AVAILABLE DATA START
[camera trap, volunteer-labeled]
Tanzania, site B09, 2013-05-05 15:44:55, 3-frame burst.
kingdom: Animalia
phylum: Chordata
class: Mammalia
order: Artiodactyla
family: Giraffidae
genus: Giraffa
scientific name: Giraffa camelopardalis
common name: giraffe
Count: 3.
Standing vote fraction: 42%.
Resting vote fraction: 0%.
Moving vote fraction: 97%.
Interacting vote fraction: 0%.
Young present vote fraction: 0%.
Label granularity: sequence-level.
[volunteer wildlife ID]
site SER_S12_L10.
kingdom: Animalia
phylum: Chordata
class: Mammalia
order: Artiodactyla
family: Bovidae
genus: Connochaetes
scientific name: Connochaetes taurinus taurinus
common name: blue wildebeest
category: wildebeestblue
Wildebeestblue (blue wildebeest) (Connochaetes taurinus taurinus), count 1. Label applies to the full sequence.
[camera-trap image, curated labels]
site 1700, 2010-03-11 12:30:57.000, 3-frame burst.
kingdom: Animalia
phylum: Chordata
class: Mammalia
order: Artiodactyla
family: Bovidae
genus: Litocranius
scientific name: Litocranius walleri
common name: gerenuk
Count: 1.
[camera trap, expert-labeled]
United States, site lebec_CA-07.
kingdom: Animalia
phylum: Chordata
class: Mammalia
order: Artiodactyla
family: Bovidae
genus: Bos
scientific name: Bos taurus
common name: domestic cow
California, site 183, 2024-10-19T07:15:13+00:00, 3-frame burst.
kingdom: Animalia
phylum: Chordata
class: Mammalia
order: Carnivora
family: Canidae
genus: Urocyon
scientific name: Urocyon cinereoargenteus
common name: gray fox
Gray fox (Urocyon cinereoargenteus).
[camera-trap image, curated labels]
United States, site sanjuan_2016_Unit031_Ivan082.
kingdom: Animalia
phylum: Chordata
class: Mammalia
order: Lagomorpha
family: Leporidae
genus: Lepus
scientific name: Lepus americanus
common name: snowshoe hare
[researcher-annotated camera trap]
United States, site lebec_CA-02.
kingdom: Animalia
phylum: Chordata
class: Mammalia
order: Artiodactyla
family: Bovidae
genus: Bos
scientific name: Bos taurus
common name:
AVAILABLE DATA END
### WORK TO BE COMPLETED
Repeat every entry exactly, please.

### FINISHED TASK
[camera trap, volunteer-labeled]
Tanzania, site B09, 2013-05-05 15:44:55, 3-frame burst.
kingdom: Animalia
phylum: Chordata
class: Mammalia
order: Artiodactyla
family: Giraffidae
genus: Giraffa
scientific name: Giraffa camelopardalis
common name: giraffe
Count: 3.
Standing vote fraction: 42%.
Resting vote fraction: 0%.
Moving vote fraction: 97%.
Interacting vote fraction: 0%.
Young present vote fraction: 0%.
Label granularity: sequence-level.
[volunteer wildlife ID]
site SER_S12_L10.
kingdom: Animalia
phylum: Chordata
class: Mammalia
order: Artiodactyla
family: Bovidae
genus: Connochaetes
scientific name: Connochaetes taurinus taurinus
common name: blue wildebeest
category: wildebeestblue
Wildebeestblue (blue wildebeest) (Connochaetes taurinus taurinus), count 1. Label applies to the full sequence.
[camera-trap image, curated labels]
site 1700, 2010-03-11 12:30:57.000, 3-frame burst.
kingdom: Animalia
phylum: Chordata
class: Mammalia
order: Artiodactyla
family: Bovidae
genus: Litocranius
scientific name: Litocranius walleri
common name: gerenuk
Count: 1.
[camera trap, expert-labeled]
United States, site lebec_CA-07.
kingdom: Animalia
phylum: Chordata
class: Mammalia
order: Artiodactyla
family: Bovidae
genus: Bos
scientific name: Bos taurus
common name: domestic cow
California, site 183, 2024-10-19T07:15:13+00:00, 3-frame burst.
kingdom: Animalia
phylum: Chordata
class: Mammalia
order: Carnivora
family: Canidae
genus: Urocyon
scientific name: Urocyon cinereoargenteus
common name: gray fox
Gray fox (Urocyon cinereoargenteus).
[camera-trap image, curated labels]
United States, site sanjuan_2016_Unit031_Ivan082.
kingdom: Animalia
phylum: Chordata
class: Mammalia
order: Lagomorpha
family: Leporidae
genus: Lepus
scientific name: Lepus americanus
common name: snowshoe hare
[researcher-annotated camera trap]
United States, site lebec_CA-02.
kingdom: Animalia
phylum: Chordata
class: Mammalia
order: Artiodactyla
family: Bovidae
genus: Bos
scientific name: Bos taurus
common name:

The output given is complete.